Через неделю после того, как Грегори окончательно выздоровел, мы отправились на «Пилар» по следу «Южного креста» — Хемингуэй, мальчики, Фуэнтес и я, — и на обратном пути к порту Гаваны Хемингуэй взял курс на прибрежные коралловые рифы, чтобы Патрик и Джиджи смогли немного поплавать. В тот день я стоял на мостике, Хемингуэй с сыновьями гонялись за рыбами, а Фуэнтес на «Крошке Киде» снимал добычу с их трезубых острог. Нам было невдомек, что Грегори надоело возвращаться к шлюпке с уловом, и он начал вешать рыб себе на пояс, цепляя их за жабры и оставляя в окружающей воде кровавый след.
Внезапно он закричал:
— Акулы!
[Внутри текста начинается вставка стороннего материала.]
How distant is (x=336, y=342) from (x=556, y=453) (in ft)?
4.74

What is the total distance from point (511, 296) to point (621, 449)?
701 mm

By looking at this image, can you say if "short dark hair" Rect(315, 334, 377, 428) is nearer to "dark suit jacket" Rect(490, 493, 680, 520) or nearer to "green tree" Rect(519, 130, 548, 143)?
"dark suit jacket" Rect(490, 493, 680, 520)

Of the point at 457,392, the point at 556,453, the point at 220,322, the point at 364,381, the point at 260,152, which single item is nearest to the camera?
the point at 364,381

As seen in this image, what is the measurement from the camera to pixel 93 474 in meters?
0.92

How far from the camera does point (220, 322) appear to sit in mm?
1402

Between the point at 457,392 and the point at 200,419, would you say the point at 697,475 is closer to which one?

Акулы!
— Где? — рявкнул Хемингуэй, плывший в сорока ярдах от мальчика. Фуэнтес и «Крошка Кид» находились еще тридцатью ярдами дальше, а Патрик уже почти подплыл к «Пилар», которая колыхалась на волнах в пятидесяти ярдах от шлюпки и в сотне от Грегори. — Ты видишь их, Лукас?
Мне не потребовался бинокль.
— Три штуки! — крикнул я в ответ. — У самого рифа по ту его сторону!
Акулы были крупные, около шести метров длиной, и они мчались к Грегори плавными виражами, очевидно, следуя запаху крови загарпуненных мальчиком рыб. В голубой воде Гольфстрима их блестящие вытянутые тела казались черными.
— Лукас! — Хемингуэй был встревожен, но держал себя в руках. — Возьми «томпсон»!
Я уже соскользнул по трапу и бежал к ближайшему оружейному ящику. Я вновь поднялся на палубу, захватив не только автомат — дистанция была слишком велика для стрельбы из него, — но и одну из автоматических винтовок «браунинг», имевшихся на борту. Эти массивные винтовки, приводимые в действие сжатым газом, лишь недавно появились на «Пилар» взамен пулеметов 50-го калибра.
Хемингуэй плыл навстречу сыну. И акулам.
Я поднял «браунинг» и положил его на ограждение мостика. Яхту сильно качало. Хемингуэй и мальчик оказались между мной и акульими плавниками, которые, набирая скорость, рассекали волны, бьющиеся о риф. Цели были видны очень плохо.